Data provided:
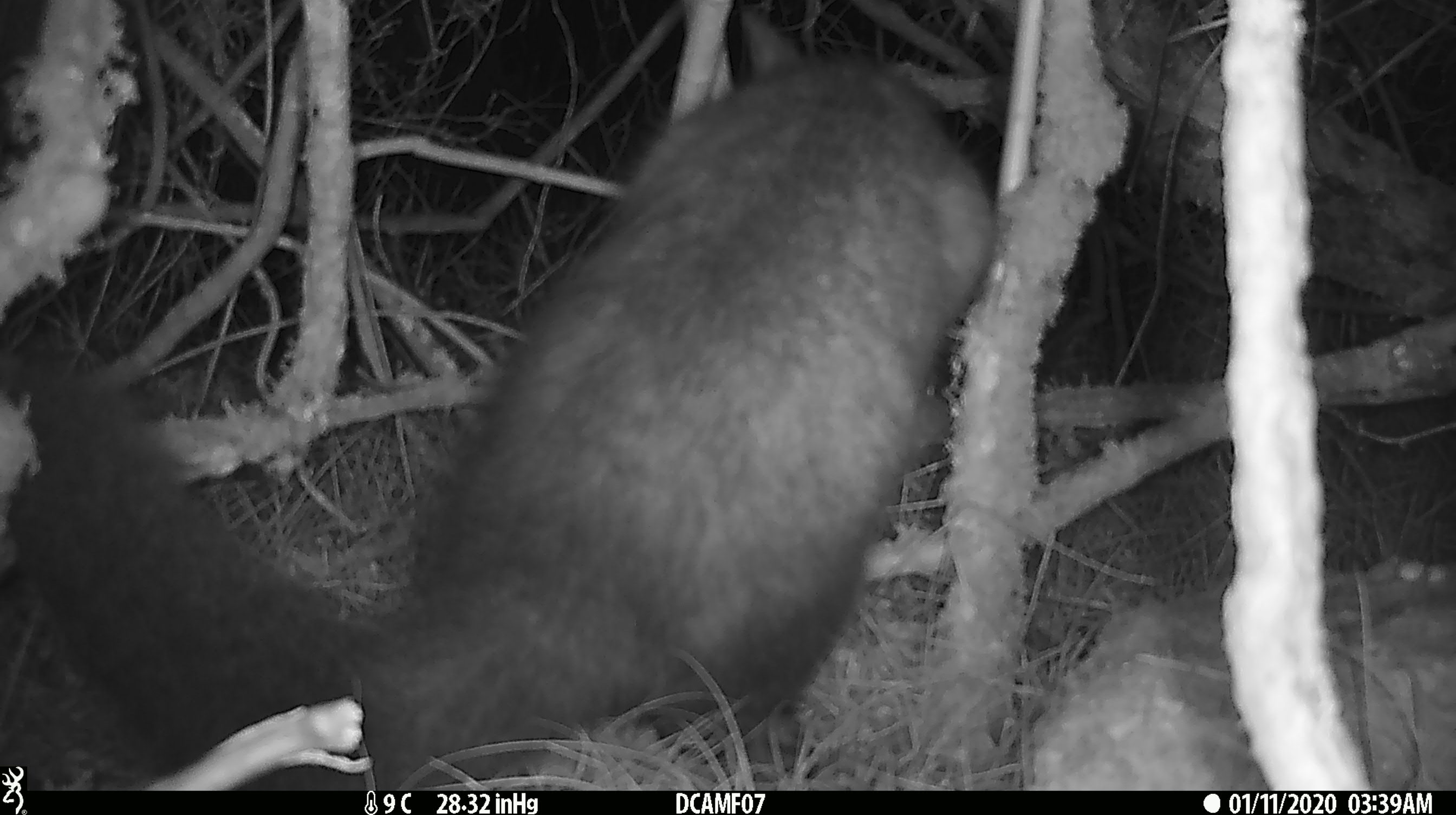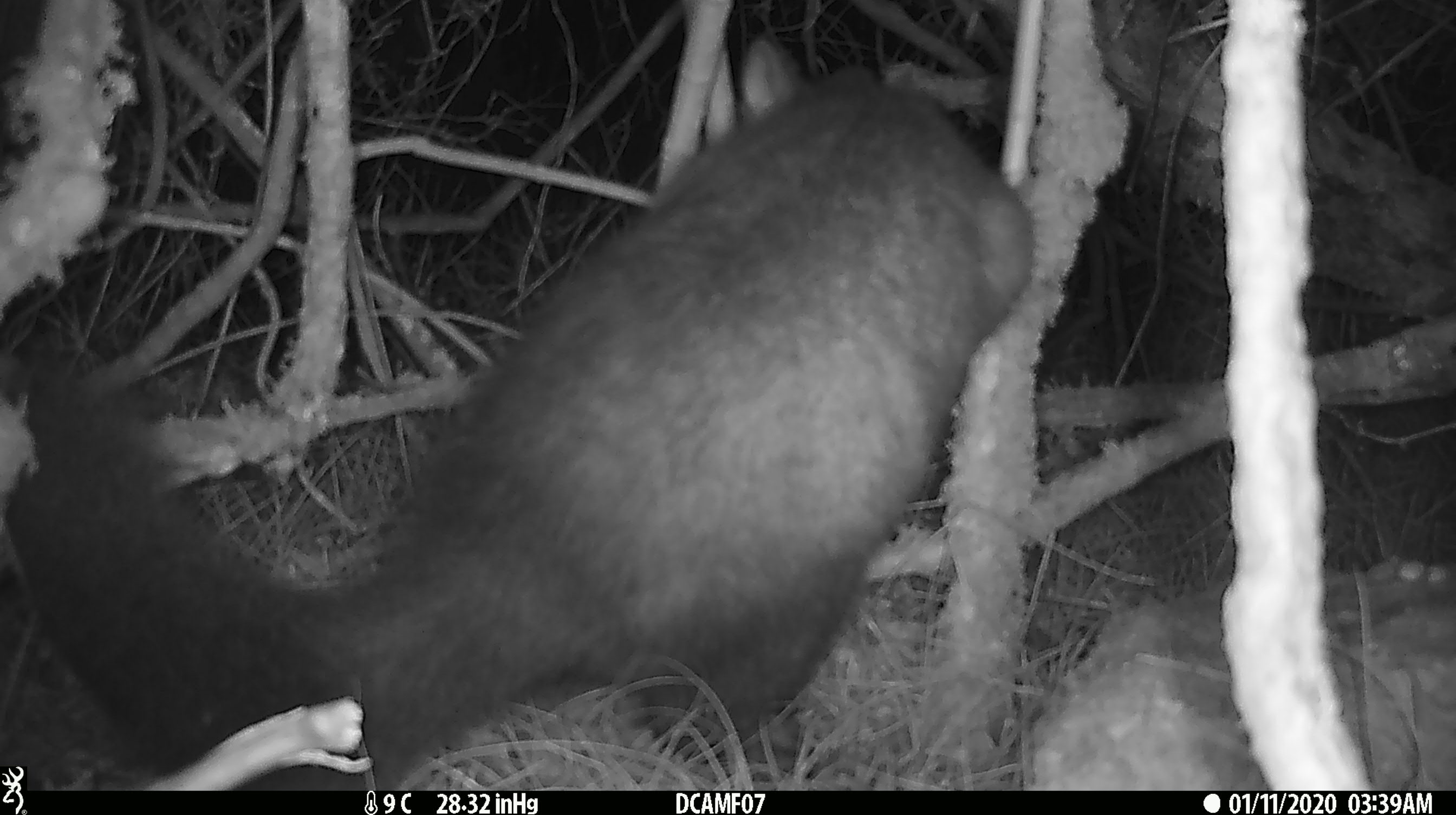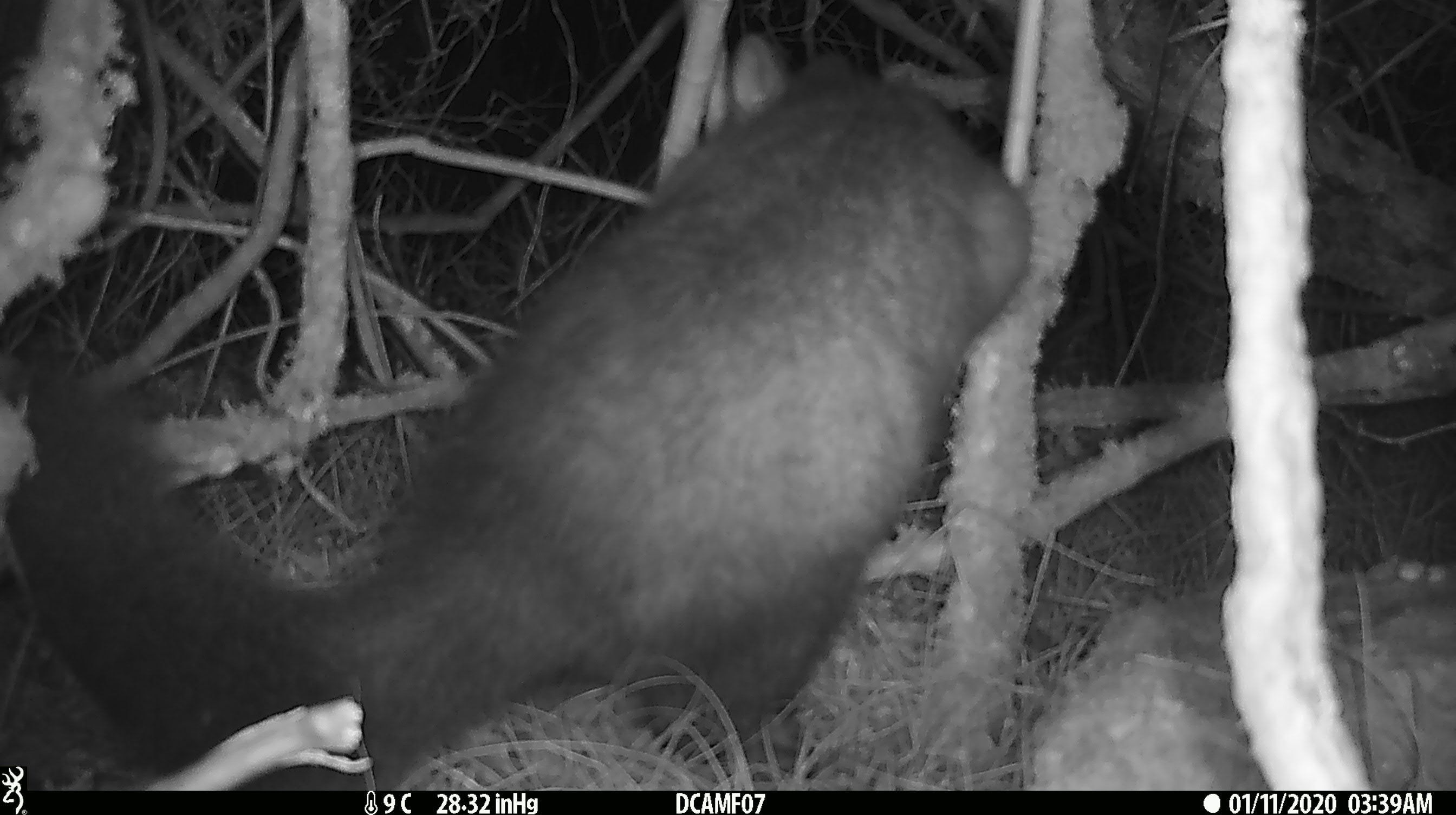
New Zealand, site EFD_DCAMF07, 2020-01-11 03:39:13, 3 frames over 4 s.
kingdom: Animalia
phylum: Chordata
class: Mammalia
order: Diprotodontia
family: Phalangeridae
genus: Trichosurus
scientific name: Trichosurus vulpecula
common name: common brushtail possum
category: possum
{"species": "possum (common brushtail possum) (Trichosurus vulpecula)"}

Exercise objective:
Give back every entry verbatim. No pictures belong in the copy.

Exercise result:
New Zealand, site EFD_DCAMF07, 2020-01-11 03:39:13, 3 frames over 4 s.
kingdom: Animalia
phylum: Chordata
class: Mammalia
order: Diprotodontia
family: Phalangeridae
genus: Trichosurus
scientific name: Trichosurus vulpecula
common name: common brushtail possum
category: possum
{"species": "possum (common brushtail possum) (Trichosurus vulpecula)"}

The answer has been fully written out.